TRECHO SELECIONADO:
══════════

Por intervenção do Ministério público Federal, Foram realizadas audiências em Santana da Boa Vista, Bagé (foto) e Pinheiro Machado
Por intervenção do Ministério público Federal, Foram realizadas audiências em Santana da Boa Vista, Bagé (foto) e Pinheiro Machado | Foto: Jaqueline Silveira

A mineradora pretende extrair a céu aberto 16 mil toneladas de zinco, 5 mil toneladas de cobre e 36 mil toneladas de chumbo por ano. Com prazo de funcionamento de 20 anos, o projeto prevê um investimento inicial de R$ 371 milhões e a geração de 450 empregos somente para Vila de Minas do Camaquã, Caçapava do Sul e Santana da Boa Vista. Na série das três audiências, representantes da empresa revelaram que a intenção também é extrair “prata como subproduto.” Os metais serão extraídos em Caçapava e levados, via Porto de Rio Grande, para Minas Gerais. O destino final de parte dos minérios é o mercado internacional, como a China. A arrecadação ficará só com o município de Caçapava e corresponderá a 2% do lucro liquido declarado pela empresa.

══════════

REQUISITOS DAS TAREFAS:
A: Traduza para o inglês esta frase do trecho selecionado: "Os metais serão extraídos em Caçapava e levados, via Porto de Rio Grande, para Minas Gerais."
B: Segundo o trecho selecionado, qual é o prazo de funcionamento previsto para o projeto?
Os itens não são necessários para realizar as tarefas.

MATERIAL APRESENTADO:
══════════

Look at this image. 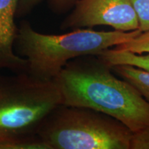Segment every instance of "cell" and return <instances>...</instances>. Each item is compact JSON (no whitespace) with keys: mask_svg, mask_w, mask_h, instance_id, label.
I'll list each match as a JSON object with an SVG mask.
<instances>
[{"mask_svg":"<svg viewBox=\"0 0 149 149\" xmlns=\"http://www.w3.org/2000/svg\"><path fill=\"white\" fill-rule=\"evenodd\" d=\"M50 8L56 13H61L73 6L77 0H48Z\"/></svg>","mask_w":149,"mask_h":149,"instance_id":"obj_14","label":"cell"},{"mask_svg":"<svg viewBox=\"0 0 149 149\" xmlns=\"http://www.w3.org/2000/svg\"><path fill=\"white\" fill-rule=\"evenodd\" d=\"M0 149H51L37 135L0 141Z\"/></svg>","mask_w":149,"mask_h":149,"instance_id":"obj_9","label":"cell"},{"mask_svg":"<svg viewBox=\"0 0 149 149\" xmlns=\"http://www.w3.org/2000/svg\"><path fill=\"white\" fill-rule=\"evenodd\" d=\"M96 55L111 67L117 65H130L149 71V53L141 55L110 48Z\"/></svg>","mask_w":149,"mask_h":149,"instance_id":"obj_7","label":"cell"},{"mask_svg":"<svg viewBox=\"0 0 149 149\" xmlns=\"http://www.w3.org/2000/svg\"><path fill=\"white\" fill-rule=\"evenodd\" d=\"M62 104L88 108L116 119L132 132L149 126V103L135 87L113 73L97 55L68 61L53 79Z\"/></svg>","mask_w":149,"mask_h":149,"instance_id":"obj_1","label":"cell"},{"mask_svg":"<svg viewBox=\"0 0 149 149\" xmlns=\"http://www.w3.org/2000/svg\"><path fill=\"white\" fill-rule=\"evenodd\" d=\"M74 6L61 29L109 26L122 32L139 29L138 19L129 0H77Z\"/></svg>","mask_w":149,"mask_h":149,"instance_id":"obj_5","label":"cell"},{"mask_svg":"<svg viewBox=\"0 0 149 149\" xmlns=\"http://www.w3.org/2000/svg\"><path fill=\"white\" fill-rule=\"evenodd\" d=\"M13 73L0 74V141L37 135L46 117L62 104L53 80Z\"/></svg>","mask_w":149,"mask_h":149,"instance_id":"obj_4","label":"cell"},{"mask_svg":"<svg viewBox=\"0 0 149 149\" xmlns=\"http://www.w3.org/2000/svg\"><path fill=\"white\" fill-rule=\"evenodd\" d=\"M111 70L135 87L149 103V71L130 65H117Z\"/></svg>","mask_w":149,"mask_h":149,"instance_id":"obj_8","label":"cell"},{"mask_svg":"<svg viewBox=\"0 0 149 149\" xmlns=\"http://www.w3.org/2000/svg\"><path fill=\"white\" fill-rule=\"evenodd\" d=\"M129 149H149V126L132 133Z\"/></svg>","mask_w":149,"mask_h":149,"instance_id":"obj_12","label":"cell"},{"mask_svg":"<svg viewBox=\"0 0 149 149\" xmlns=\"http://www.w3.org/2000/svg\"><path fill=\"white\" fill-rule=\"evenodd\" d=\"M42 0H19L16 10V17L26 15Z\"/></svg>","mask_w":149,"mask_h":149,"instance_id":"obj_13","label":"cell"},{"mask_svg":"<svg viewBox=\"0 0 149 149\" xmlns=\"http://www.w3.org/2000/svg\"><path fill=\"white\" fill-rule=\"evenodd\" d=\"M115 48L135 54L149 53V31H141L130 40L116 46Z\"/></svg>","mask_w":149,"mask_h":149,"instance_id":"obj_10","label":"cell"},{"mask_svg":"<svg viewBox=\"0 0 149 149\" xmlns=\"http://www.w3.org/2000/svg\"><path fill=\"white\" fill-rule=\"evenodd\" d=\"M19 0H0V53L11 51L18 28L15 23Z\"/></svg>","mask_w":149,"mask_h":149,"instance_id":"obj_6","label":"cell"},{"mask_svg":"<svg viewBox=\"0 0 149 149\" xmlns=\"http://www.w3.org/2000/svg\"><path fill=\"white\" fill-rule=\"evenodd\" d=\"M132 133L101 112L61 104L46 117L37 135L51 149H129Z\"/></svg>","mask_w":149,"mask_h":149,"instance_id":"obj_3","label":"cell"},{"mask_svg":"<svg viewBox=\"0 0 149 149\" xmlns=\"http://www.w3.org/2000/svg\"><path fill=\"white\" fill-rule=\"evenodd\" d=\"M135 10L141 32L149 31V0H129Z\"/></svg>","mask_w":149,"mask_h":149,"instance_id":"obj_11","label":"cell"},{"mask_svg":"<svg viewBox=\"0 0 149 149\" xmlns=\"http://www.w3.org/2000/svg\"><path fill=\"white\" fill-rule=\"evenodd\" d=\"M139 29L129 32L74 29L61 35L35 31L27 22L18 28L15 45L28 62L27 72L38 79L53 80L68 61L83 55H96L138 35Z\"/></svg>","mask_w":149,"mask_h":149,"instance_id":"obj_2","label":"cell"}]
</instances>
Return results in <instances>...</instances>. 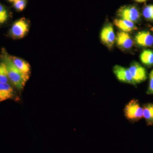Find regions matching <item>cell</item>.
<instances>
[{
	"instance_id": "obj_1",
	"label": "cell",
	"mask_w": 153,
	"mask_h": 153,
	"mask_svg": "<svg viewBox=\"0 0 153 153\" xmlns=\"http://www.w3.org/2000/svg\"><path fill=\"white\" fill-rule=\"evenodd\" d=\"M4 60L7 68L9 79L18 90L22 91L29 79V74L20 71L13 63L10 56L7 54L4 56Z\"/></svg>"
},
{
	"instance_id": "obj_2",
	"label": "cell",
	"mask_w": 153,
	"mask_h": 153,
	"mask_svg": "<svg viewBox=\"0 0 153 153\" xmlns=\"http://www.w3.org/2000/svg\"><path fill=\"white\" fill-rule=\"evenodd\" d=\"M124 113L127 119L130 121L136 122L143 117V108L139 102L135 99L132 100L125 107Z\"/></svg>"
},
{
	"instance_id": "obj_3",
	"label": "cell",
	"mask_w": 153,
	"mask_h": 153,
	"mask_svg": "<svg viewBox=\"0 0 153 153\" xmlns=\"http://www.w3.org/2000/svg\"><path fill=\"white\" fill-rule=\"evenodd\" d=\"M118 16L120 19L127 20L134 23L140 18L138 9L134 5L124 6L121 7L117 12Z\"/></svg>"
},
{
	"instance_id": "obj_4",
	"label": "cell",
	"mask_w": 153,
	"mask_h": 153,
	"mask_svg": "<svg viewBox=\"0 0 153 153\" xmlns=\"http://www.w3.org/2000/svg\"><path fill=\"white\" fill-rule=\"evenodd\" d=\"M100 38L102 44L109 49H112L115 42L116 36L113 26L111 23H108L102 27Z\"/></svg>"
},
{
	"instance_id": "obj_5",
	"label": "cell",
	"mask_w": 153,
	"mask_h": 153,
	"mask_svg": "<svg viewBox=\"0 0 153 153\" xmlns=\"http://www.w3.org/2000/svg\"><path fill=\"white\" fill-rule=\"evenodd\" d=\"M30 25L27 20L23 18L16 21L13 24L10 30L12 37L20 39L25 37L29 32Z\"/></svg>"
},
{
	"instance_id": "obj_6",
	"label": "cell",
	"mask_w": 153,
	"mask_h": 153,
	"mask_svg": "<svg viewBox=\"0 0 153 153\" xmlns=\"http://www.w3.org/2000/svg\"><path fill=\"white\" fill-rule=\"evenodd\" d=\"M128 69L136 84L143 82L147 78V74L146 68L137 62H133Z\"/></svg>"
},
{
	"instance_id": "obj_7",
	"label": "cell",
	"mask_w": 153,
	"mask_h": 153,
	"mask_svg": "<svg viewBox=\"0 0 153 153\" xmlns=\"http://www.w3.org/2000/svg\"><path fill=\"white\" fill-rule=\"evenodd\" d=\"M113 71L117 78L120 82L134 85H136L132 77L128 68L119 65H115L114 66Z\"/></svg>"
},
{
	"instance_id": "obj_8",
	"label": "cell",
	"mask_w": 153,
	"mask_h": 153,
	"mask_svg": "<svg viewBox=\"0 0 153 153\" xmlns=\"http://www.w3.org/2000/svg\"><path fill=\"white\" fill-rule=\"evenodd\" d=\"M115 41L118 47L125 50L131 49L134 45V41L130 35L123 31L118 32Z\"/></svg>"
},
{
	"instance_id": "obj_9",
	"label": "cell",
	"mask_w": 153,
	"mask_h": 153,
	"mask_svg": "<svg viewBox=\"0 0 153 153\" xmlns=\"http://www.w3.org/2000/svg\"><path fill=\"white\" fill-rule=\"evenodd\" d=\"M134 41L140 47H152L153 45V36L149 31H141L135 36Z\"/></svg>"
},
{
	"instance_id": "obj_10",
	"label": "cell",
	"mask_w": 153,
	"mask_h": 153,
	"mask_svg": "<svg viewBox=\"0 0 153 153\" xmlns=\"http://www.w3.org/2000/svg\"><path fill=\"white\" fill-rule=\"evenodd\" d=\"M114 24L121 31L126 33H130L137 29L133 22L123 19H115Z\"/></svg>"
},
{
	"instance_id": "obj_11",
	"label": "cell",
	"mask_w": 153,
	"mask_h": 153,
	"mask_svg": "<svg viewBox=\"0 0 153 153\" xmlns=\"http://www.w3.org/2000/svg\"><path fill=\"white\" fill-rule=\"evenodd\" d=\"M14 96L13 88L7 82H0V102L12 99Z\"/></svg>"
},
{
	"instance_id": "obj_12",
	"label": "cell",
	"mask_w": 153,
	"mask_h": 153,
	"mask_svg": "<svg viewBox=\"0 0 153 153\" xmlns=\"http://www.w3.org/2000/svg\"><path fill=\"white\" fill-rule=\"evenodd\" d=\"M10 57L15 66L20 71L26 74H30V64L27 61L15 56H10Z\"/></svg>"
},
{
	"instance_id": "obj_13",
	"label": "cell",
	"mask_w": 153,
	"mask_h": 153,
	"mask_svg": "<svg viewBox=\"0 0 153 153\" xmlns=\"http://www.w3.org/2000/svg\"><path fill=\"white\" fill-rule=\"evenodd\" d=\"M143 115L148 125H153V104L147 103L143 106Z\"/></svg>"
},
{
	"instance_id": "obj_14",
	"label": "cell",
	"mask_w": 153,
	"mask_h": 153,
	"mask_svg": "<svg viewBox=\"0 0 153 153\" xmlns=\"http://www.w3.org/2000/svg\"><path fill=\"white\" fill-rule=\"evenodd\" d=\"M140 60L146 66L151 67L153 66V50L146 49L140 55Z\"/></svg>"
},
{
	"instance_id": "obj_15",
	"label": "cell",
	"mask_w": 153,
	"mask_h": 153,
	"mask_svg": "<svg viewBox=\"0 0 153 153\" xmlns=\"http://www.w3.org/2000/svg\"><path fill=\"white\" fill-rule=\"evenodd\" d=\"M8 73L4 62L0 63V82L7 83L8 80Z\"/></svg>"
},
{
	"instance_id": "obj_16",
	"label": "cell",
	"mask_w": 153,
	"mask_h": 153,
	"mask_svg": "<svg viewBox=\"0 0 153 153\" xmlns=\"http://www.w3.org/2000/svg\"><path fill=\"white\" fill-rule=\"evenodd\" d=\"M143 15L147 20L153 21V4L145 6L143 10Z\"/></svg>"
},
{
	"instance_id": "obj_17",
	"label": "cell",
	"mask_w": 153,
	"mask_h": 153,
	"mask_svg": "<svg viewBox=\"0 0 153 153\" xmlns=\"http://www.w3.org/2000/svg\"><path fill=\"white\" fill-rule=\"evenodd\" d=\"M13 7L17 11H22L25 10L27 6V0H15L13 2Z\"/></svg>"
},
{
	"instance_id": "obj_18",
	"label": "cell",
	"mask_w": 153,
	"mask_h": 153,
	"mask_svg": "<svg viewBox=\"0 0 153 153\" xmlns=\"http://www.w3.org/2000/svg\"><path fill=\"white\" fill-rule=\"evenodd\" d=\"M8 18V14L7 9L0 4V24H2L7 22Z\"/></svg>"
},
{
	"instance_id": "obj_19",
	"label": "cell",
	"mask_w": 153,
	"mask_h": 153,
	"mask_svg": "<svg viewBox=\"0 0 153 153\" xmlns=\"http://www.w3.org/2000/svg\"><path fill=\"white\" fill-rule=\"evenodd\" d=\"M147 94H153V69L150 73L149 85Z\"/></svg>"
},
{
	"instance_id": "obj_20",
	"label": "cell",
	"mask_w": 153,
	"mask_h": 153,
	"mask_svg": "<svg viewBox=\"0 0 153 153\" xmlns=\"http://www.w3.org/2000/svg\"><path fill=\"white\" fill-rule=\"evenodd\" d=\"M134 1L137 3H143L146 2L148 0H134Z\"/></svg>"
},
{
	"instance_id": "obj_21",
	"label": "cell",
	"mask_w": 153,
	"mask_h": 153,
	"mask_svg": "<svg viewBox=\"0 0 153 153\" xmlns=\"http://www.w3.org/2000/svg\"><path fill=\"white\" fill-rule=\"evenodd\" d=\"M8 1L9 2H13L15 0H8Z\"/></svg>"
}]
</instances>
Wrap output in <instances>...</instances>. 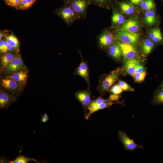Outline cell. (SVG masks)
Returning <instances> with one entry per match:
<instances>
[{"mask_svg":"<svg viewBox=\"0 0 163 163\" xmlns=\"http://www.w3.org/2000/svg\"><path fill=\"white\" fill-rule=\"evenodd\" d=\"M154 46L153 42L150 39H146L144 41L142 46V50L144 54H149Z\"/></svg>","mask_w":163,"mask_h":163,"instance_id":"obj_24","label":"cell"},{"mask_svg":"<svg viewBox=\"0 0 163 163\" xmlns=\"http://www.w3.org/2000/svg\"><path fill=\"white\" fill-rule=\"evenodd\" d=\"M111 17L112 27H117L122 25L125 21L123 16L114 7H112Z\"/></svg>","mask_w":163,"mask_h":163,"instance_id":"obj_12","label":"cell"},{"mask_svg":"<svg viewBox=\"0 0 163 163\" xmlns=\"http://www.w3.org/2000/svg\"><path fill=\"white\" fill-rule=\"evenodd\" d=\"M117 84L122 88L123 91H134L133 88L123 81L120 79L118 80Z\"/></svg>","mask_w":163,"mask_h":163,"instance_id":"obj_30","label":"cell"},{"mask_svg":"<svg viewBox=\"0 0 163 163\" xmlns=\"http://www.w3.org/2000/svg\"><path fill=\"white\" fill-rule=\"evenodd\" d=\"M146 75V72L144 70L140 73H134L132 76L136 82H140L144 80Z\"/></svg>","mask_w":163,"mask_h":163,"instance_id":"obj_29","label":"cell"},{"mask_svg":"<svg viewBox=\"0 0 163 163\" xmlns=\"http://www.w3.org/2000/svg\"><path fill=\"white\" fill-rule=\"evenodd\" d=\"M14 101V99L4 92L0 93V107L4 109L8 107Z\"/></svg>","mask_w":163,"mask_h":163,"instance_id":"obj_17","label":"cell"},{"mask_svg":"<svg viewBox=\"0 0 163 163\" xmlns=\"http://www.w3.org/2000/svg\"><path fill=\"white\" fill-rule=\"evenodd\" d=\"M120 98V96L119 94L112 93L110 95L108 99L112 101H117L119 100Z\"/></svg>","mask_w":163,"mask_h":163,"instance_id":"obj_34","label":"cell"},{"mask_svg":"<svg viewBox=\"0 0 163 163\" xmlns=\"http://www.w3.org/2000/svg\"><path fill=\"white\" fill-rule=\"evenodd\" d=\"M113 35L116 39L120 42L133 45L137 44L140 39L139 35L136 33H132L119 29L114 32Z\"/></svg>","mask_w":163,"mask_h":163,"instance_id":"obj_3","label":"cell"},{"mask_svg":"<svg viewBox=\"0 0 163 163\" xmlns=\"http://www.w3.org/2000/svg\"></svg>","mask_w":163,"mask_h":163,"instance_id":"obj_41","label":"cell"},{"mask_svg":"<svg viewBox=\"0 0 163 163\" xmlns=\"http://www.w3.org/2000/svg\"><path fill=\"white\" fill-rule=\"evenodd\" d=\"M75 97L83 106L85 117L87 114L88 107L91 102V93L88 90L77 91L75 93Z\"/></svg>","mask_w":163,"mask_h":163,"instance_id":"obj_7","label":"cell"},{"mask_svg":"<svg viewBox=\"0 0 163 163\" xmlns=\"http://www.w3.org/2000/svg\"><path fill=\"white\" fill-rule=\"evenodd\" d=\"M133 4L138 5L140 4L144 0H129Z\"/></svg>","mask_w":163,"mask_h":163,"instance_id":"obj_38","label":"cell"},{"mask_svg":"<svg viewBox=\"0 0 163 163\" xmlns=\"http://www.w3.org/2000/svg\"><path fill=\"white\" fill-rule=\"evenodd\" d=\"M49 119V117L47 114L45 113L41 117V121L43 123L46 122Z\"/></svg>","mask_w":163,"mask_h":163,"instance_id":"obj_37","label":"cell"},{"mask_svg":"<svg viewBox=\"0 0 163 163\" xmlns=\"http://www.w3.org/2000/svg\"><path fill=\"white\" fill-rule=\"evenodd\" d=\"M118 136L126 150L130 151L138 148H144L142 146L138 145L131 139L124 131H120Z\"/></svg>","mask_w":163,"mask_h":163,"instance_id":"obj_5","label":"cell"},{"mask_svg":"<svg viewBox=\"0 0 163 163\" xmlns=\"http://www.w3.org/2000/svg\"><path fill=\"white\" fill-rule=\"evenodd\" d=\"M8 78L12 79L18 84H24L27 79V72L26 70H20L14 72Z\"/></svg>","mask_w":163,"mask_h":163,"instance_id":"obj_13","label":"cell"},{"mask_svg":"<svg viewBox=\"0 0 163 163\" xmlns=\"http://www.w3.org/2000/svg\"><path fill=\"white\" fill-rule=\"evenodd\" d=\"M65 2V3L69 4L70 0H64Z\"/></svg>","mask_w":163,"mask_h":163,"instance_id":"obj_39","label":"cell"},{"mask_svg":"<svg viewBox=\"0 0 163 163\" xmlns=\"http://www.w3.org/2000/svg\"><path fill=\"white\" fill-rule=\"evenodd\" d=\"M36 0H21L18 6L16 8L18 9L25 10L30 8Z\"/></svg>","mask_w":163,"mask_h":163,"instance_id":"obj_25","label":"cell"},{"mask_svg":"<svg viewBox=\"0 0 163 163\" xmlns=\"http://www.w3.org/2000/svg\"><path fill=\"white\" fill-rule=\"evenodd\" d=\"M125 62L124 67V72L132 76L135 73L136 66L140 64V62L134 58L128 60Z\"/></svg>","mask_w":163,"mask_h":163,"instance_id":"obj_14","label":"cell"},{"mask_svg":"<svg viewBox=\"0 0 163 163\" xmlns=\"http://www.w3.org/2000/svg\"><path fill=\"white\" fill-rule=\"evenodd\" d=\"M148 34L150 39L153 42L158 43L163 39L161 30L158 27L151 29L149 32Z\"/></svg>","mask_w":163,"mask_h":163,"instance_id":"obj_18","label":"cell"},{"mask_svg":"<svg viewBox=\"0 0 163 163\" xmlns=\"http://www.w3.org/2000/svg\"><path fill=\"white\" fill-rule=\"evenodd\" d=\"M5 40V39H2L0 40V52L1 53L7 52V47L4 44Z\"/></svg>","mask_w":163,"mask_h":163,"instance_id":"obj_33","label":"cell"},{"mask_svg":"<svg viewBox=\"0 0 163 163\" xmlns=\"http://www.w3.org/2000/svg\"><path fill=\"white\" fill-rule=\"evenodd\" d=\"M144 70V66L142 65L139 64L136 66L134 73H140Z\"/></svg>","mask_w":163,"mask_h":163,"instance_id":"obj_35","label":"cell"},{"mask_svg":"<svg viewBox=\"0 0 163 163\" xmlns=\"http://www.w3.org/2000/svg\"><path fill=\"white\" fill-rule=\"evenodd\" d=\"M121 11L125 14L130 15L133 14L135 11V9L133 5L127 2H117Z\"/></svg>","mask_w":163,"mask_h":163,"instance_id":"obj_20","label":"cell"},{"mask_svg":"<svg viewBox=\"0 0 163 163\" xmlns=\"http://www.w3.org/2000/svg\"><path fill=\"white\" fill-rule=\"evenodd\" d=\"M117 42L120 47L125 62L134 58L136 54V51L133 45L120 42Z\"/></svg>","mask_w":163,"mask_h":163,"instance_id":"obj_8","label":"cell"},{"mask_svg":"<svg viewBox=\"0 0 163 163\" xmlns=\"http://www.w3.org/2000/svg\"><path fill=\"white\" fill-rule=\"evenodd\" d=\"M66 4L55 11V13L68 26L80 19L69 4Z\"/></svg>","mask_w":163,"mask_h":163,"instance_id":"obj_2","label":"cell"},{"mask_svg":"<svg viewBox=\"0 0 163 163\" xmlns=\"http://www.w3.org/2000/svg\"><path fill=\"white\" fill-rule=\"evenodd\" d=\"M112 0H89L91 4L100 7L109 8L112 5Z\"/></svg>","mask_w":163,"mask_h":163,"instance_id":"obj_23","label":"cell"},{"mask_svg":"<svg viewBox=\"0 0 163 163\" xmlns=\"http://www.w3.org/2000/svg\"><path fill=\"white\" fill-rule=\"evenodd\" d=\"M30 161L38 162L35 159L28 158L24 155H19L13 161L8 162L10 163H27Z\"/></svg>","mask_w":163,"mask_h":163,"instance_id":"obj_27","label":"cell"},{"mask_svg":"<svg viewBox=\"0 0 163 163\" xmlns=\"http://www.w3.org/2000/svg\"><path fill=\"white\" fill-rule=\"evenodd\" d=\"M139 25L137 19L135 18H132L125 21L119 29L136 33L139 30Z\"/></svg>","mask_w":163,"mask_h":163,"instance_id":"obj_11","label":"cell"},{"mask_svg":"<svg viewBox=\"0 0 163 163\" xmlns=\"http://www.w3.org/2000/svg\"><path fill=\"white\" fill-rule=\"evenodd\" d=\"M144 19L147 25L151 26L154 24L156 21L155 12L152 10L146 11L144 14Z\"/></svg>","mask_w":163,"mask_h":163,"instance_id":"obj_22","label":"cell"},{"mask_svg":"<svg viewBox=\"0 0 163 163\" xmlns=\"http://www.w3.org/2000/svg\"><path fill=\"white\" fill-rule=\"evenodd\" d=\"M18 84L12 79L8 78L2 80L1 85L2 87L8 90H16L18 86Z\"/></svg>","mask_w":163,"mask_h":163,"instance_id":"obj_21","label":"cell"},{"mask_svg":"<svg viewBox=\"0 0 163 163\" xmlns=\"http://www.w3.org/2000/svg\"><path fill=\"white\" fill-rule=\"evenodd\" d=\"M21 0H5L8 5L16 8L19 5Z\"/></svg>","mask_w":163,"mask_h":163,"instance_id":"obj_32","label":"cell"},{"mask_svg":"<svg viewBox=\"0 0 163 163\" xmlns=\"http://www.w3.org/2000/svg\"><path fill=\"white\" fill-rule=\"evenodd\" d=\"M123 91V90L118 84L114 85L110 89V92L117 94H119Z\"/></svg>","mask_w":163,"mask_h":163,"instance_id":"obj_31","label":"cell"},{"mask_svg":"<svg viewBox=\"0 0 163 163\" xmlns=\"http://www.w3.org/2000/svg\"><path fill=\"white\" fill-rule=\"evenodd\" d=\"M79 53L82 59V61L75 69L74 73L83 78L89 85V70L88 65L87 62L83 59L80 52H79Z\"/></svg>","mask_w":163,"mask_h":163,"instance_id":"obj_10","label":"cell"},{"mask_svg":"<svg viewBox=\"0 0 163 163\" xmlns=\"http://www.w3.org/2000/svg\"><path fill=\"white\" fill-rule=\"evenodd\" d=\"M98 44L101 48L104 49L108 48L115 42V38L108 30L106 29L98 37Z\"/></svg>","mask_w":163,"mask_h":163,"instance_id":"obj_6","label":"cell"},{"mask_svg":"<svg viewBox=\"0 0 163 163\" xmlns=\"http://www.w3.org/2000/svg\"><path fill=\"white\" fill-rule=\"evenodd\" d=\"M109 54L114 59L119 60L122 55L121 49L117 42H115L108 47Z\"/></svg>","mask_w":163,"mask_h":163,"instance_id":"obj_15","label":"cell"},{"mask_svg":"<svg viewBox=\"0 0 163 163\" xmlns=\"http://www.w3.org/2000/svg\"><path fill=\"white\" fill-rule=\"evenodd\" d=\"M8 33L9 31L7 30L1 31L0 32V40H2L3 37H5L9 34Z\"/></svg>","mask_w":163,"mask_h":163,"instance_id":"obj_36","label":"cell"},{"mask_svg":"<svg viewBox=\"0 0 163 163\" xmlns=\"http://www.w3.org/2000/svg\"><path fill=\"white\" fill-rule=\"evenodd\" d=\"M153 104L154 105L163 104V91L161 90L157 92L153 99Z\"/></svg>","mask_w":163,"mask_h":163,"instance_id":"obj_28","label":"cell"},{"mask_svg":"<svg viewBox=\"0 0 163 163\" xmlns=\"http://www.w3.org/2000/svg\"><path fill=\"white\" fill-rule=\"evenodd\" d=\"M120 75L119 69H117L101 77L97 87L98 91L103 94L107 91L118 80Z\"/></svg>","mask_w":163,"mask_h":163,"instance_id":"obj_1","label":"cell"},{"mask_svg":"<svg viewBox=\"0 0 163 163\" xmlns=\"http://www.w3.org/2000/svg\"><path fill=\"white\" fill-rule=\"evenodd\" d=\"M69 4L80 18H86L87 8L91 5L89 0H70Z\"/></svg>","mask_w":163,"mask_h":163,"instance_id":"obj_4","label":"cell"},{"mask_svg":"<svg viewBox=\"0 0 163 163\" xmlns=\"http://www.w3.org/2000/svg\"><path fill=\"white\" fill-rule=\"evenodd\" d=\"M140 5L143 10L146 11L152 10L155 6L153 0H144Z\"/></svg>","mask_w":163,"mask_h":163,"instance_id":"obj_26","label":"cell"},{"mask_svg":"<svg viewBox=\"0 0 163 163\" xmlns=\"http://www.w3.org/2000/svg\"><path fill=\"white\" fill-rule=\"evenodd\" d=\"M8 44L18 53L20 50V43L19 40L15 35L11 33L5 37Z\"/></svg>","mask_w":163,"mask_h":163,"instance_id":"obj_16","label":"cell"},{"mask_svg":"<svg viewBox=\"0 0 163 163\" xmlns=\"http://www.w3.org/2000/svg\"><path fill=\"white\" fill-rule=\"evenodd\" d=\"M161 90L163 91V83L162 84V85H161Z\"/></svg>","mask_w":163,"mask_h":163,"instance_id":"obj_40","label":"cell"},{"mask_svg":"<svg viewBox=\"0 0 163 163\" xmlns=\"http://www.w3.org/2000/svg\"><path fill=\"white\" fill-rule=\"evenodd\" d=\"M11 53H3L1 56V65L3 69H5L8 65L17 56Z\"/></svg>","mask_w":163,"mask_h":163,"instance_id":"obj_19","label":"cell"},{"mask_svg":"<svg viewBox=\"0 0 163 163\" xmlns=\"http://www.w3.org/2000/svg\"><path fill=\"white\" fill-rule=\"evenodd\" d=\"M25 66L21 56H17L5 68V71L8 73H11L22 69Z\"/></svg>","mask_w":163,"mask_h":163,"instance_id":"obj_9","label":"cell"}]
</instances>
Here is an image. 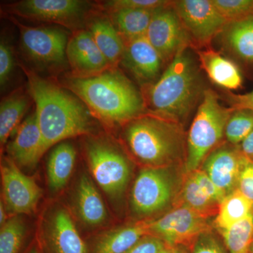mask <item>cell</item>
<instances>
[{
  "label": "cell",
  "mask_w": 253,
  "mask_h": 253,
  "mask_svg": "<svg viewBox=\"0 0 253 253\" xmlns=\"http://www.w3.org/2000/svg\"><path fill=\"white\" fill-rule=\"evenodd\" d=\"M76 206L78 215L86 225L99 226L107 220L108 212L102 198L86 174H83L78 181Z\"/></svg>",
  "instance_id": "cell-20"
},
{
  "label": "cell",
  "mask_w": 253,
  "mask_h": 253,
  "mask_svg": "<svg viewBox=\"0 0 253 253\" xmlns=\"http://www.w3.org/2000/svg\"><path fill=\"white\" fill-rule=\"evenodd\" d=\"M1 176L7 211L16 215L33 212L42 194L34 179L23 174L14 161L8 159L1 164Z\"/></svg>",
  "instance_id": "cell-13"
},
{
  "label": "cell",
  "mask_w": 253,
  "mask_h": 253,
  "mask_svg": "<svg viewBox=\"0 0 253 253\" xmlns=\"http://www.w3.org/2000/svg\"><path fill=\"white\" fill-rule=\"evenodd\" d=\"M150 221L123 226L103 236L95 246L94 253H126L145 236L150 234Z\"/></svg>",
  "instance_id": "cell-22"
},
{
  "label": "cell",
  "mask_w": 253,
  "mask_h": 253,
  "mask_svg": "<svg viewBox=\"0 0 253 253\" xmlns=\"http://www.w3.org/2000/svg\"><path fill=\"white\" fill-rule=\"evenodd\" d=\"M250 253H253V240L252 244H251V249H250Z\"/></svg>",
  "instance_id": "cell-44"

══════════

RESPOSTAS:
A: The metals will be extracted in Caçapava and taken, via the Port of Rio Grande, to Minas Gerais.

B: O prazo de funcionamento previsto é de 20 anos.